_GOALS_:
1. In the passage about the Sound sea serpent, change "steamship" to "steamer" and write out the text starting at "Readers of the" and ending at "1877, p. 7.".
2. According to the passage on the 1877 sea serpent sighting, on what date did The New York Times publish Captain E. E. Tooker's explanation?
3. Summarize the sea serpent passage in two sentences.

_PASSAGE_:
--------------------------------

In late August 1877, the Sea Serpent of the Sound was seen off the shores of Pelham near City Island. As with most such unusual events, there may well have been a plainly plausible explanation for the sighting. Today's Blog posting will detail that explanation.
Readers of the daily Historic Pelham Blog will recall that yesterday, I related an account published in the September 2, 1877 issue of The New York Times saying that a steamship from Bridgeport passed near the Execution Lighthouse northeast of City Island and supposedly struck the beast while it lay asleep on the water. According to the account, the collision "caused the boat to tremble from stem to stern" and a "black object rose angrily to the height of the flagstaff with a hissing sound, and water was dashed upon the deck." The Sound Sea-Serpent, N.Y. Times, Sep. 2, 1877, p. 7.
What could possibly serve as a plausible explanation for a "black object" rising "angrily" from the water to the height of a flagstaff on the ship while making a hissing sound? Less than two weeks after the account appeared in the newspaper, a wise old Captain from Darien, Connecticut named E. E. Tooker offered just such an explanation. The Times published it on September 14, 1877. It read:
"THE SEA-SERPENT IN THE SOUND.

--------------------------------

_DATASET SECTION_:
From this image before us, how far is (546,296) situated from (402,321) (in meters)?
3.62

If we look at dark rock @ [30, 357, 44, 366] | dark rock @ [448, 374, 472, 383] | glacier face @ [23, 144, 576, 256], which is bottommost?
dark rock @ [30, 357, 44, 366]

--------------------------------

_OUTPUTS FOR THE TASKS_:
1.
Readers of the daily Historic Pelham Blog will recall that yesterday, I related an account published in the September 2, 1877 issue of The New York Times saying that a steamer from Bridgeport passed near the Execution Lighthouse northeast of City Island and supposedly struck the beast while it lay asleep on the water. According to the account, the collision "caused the boat to tremble from stem to stern" and a "black object rose angrily to the height of the flagstaff with a hissing sound, and water was dashed upon the deck." The Sound Sea-Serpent, N.Y. Times, Sep. 2, 1877, p. 7.

2. September 14, 1877

3. In late August 1877, a sea serpent was reported off Pelham near City Island, and The New York Times said on September 2, 1877 that a steamship from Bridgeport struck the sleeping beast near the Execution Lighthouse, after which a hissing black object rose to the height of the flagstaff. Less than two weeks later, Captain E. E. Tooker of Darien, Connecticut offered a plausible explanation for the sighting, which the Times published on September 14, 1877.